Peñil Cobo, whose “studio” is part of researcher Mehmet Berkmen’s laboratory at New England Biolabs (she volunteers her time as part of an informal arrangement), is one of a niche group of scientists and artists who use microbes as a medium to create artwork. Vivid microbes have long inspired researchers to attempt painting; Alexander Fleming famously created a series of “Germ Paintings” using molds and bacteria, including some where Penicillium strains secreted penicillin and blurred parts of his artistic creations.
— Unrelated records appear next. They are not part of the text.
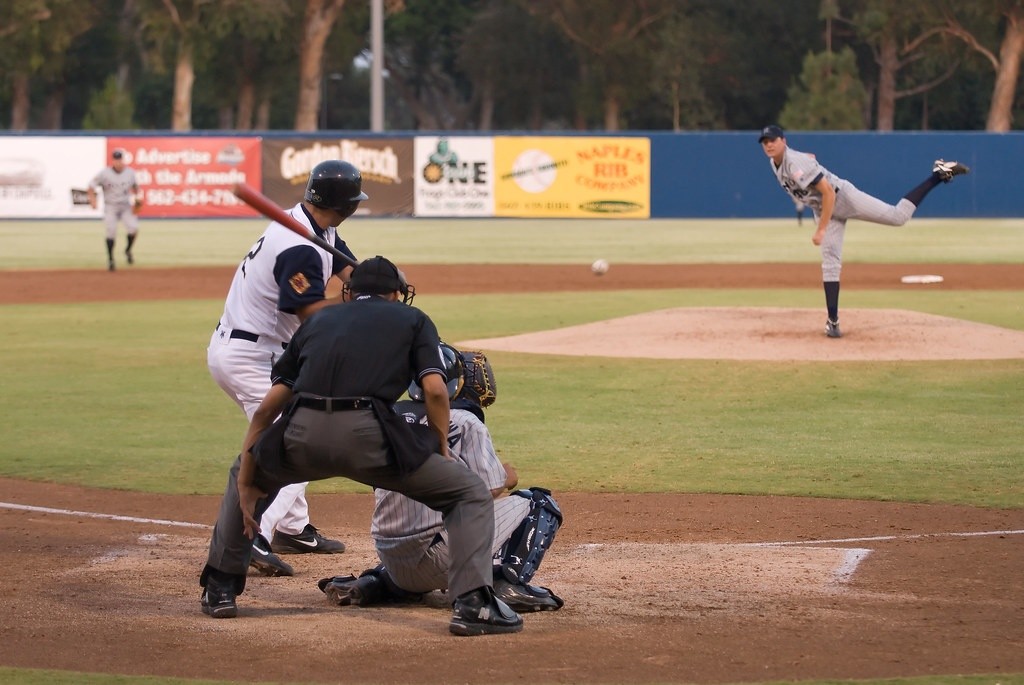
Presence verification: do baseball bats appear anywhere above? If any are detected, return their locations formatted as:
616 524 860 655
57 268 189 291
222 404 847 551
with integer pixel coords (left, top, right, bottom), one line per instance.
231 182 360 268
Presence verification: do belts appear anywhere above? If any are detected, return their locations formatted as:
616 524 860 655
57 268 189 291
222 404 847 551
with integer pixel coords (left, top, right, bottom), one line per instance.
835 187 838 193
298 396 374 411
429 533 442 548
215 322 289 350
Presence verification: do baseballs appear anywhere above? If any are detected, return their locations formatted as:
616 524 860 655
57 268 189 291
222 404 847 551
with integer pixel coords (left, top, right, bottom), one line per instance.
591 260 608 275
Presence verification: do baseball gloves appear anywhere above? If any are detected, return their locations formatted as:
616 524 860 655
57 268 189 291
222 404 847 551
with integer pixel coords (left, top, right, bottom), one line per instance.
457 350 497 410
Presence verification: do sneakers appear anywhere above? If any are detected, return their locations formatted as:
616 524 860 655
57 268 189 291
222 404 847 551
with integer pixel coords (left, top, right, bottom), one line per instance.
448 588 523 636
270 523 345 554
249 533 294 576
324 575 385 607
493 576 558 611
933 159 969 185
825 319 842 337
201 589 238 619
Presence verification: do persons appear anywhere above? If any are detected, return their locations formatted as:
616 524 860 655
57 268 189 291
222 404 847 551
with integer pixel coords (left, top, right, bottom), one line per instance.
198 255 524 636
87 151 144 271
207 160 370 572
318 342 565 613
759 125 970 337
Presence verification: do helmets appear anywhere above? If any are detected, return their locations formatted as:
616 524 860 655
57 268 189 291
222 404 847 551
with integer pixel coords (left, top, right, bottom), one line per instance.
408 347 457 401
304 160 369 218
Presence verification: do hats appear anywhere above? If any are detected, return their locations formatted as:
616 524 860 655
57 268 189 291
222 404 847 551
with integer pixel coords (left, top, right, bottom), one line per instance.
758 125 783 144
349 257 401 296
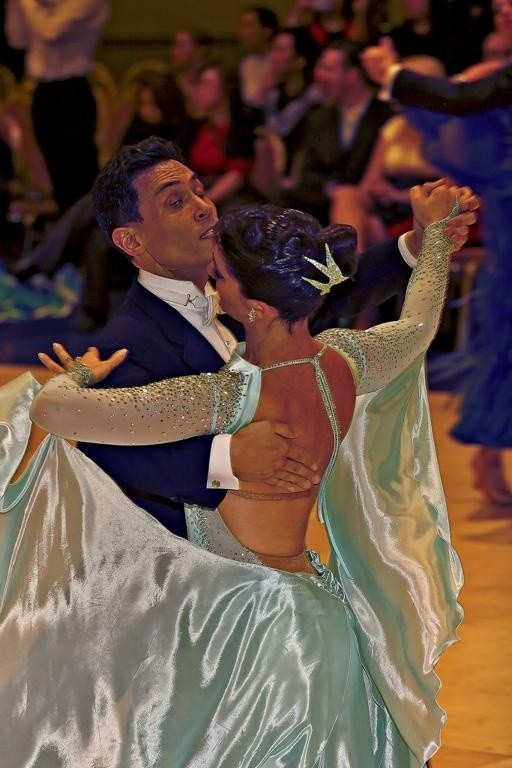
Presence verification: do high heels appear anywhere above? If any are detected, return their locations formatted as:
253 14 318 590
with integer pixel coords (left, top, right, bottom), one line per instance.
465 452 511 509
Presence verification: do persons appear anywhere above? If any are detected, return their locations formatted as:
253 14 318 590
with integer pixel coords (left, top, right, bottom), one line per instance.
67 131 485 555
0 174 476 768
1 1 512 511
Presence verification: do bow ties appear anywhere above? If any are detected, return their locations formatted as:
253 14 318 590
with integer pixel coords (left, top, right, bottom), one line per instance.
137 278 224 326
Today’s microbe artists and artist–researcher collaborations often create microbial art, in part, as a means of public outreach, an effort to help the general public overcome their instinctive germ-inspired disgust. From museum exhibits to undergraduate classrooms, art made on agar is made with a purpose common to both art and science: to inspire curiosity and wonder. “A lot of our art is driven by this misconception that people have that bacteria are very simple things that are harmful,” says microbiologist Simon Park of the University of Surrey. That perspective he says, is “a long way from our modern scientific understanding.”

Living Paint

When artist Jo Wonder approached Park to embark on a collaboration to create a microbe-based replica of Sir John Everett Millais’ 1851–1852 masterpiece Ophelia in 2006, Park began by collecting bacteria from around the world. For a few weeks, Park sought out new hues in standard culture collections and reached out to researchers to acquire strains. Wonder then worked in his laboratory to create the microbial version of Ophelia.
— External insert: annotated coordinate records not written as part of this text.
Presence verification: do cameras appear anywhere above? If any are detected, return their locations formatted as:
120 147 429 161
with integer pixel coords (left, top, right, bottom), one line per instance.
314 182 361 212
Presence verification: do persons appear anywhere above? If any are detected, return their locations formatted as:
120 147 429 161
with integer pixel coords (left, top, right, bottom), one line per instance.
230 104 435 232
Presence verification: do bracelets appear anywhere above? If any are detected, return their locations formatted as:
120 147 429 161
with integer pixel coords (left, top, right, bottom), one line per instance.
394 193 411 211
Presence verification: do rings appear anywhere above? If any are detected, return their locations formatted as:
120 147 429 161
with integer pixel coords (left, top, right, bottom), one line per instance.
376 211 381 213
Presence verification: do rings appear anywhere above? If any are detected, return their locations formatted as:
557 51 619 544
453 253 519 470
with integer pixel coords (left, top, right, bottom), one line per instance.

The palette Park and Wonder curated, known as C-MOULD, now includes more than 50 species of bacteria and fungi, and is the most extensive collection of microbes for art. The collection serves as an “out of the box” palette that they and other scientists draw from to produce art. Many species produce varied hues; others create textures or add special effects. One species, known as Cupriavidus metallidurans strain CH34, precipitates gold chloride into elemental gold via an enzymatic reaction, adding a glitter effect. Peñil Cobo and Berkmen use a similar collection of pigmented and textured microbes for their work. Others rely on microbial bioluminescence rather than pigments for color, producing art that’s lit by a glowing blue-green hue. To create patterns, some microbial artists use paintbrushes or platinum-inoculating loops a few millimeters wide (the tool researchers typically use to streak out bacterial cultures). Others prefer to allow bacteria themselves to grow into abstract, fractal patterns.

The microbes are my collaborators in the art. You can't really say that about most media.

—Simon Park

Paintings also need to be carefully timed and treated so all of the pigments mature at the same time. The process can take days or weeks, Berkmen explains. For example, a bright red Arthrobacter strain they use was originally isolated as a contaminant from their refrigerator, where it thrives in the cold. Peñil Cobo will often begin with other strains that need warm incubators to grow and, at the end, add Arthrobacter before placing a painting in the refrigerator to grow into its final form. Understanding how to time different strokes can take several attempts, says Berkmen.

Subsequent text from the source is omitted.